Alice in Wonderland – Edinburgh Fringe Review

Not Cricket Productions

Underbelly – White Belly

22/8/17

alice

Lewis Carroll’s Alice’s Adventures in Wonderland has been the subject of more adaptations than I could count, with four shows based on it in this year’s Fringe programme alone.  As a novel bathed in nonsense, fantasy and imagination, it provides myriad opportunities to explore new ways of staging it and bringing the madcap tea party, the sneezing duchess and her porcine child, the mock turtle, and the Queen of Hearts’ infamous croquet game to life. Adapted and directed by Kate Stephenson, Not Cricket Productions’ approach is a fairly traditional one, taking in most of the main parts of the story and presenting them in a recognisable manner, with Alice’s blue dress, the white rabbit’s waistcoat and the Cheshire cat’s lingering grin. However, taking this faithful approach with only an hour long show does lead to a production that feels rushed and underdeveloped.

From the very start, the direction and performance of the piece seems frantic and hurried; a whistle-stop tour of the plot. The rapid leaps from scene to scene, without any of them truly having the chance to develop, mean that the audience is left to fill in gaps or expand on brief exposition. While this is possible (though not ideal) for an older audience member who may know the story, for the young audience it is aimed at it could be confusing, and leave a patchy impression of a classic story. This frenetic pacing is exacerbated by performances that begin and remain at a high, overwrought level that not only unbalances the emotional energy of the piece, but results in lines being lost in the speed of their delivery.

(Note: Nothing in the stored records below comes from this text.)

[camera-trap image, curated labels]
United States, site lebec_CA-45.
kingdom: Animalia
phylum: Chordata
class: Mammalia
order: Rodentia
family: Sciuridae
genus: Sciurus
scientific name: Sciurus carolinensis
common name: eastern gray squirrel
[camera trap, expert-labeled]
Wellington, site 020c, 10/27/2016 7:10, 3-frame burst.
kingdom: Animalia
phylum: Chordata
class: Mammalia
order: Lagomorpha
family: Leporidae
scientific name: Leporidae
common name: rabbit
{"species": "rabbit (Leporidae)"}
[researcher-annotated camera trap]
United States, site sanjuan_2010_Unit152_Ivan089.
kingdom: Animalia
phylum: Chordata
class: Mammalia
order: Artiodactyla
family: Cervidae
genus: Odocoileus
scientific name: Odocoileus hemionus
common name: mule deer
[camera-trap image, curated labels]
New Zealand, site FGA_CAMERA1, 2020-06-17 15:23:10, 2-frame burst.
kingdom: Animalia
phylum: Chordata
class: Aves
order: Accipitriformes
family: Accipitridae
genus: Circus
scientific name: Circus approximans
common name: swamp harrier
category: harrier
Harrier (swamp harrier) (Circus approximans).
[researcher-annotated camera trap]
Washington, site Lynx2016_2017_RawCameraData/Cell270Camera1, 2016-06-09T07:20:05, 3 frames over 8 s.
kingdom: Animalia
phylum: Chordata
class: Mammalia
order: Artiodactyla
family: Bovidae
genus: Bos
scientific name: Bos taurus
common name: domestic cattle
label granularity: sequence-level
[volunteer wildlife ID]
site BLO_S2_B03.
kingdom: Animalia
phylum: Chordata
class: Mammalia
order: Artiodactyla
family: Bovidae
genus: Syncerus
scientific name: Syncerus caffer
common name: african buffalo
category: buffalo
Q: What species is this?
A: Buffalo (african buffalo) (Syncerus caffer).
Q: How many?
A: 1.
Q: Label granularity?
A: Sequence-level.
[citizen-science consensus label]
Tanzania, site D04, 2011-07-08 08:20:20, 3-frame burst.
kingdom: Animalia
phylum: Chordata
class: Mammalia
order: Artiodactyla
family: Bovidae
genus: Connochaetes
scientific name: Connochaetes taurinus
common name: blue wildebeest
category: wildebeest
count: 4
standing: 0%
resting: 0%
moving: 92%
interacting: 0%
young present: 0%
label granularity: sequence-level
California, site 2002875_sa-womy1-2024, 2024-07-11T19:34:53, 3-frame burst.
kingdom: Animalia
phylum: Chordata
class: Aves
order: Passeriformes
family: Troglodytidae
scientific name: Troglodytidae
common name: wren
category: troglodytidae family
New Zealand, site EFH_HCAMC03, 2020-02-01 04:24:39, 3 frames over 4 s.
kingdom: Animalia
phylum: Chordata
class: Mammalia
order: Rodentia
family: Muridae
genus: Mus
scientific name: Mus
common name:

Fitting in with Carroll’s vivid and varied childlike world, the costume and prop designs were, though simple and makeshift (with pink umbrellas as flamingos, an old bathtub as the mock turtle’s shell, and some lanterns to denote the Cheshire Cat), effective in conveying the idea of a child’s imaginative world. Taken on its own, this is a strong point of the production, but added to the direction and performances as described before, there were certain points at which the combination gave the show a disjointed air.

Overall this production tries to do too much and overstretches, including introducing musical numbers that fall flat, audience interaction that distracts by overlapping with onstage action, and aesthetic ideas that are not followed through on. Though it presents interesting and promising ideas, Alice in Wonderland feels like a production that has been put on stage while still in a workshop state.

Alice in Wonderland runs at Underbelly, Cowgate, until 27th August.